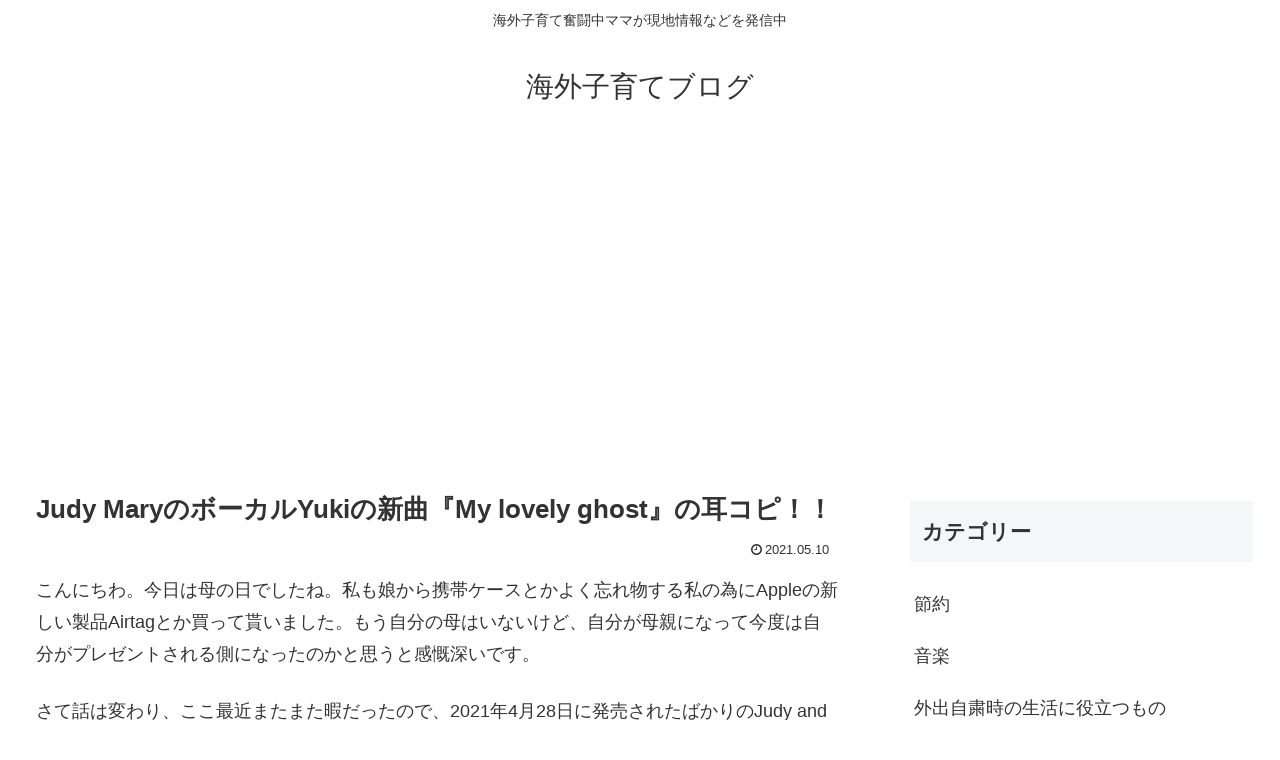

--- FILE ---
content_type: text/html; charset=utf-8
request_url: https://www.google.com/recaptcha/api2/aframe
body_size: 268
content:
<!DOCTYPE HTML><html><head><meta http-equiv="content-type" content="text/html; charset=UTF-8"></head><body><script nonce="jkpeSDglGStL61NNx8fkAg">/** Anti-fraud and anti-abuse applications only. See google.com/recaptcha */ try{var clients={'sodar':'https://pagead2.googlesyndication.com/pagead/sodar?'};window.addEventListener("message",function(a){try{if(a.source===window.parent){var b=JSON.parse(a.data);var c=clients[b['id']];if(c){var d=document.createElement('img');d.src=c+b['params']+'&rc='+(localStorage.getItem("rc::a")?sessionStorage.getItem("rc::b"):"");window.document.body.appendChild(d);sessionStorage.setItem("rc::e",parseInt(sessionStorage.getItem("rc::e")||0)+1);localStorage.setItem("rc::h",'1765440723028');}}}catch(b){}});window.parent.postMessage("_grecaptcha_ready", "*");}catch(b){}</script></body></html>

#### AIM OF THE EXERCISE:
Print the entire listing precisely as written, omitting the images it holds.

#### RESPONSE TO THIS TASK:
--- FILE ---
content_type: text/html; charset=utf-8
request_url: https://www.google.com/recaptcha/api2/aframe
body_size: 268
content:
<!DOCTYPE HTML><html><head><meta http-equiv="content-type" content="text/html; charset=UTF-8"></head><body><script nonce="jkpeSDglGStL61NNx8fkAg">/** Anti-fraud and anti-abuse applications only. See google.com/recaptcha */ try{var clients={'sodar':'https://pagead2.googlesyndication.com/pagead/sodar?'};window.addEventListener("message",function(a){try{if(a.source===window.parent){var b=JSON.parse(a.data);var c=clients[b['id']];if(c){var d=document.createElement('img');d.src=c+b['params']+'&rc='+(localStorage.getItem("rc::a")?sessionStorage.getItem("rc::b"):"");window.document.body.appendChild(d);sessionStorage.setItem("rc::e",parseInt(sessionStorage.getItem("rc::e")||0)+1);localStorage.setItem("rc::h",'1765440723028');}}}catch(b){}});window.parent.postMessage("_grecaptcha_ready", "*");}catch(b){}</script></body></html>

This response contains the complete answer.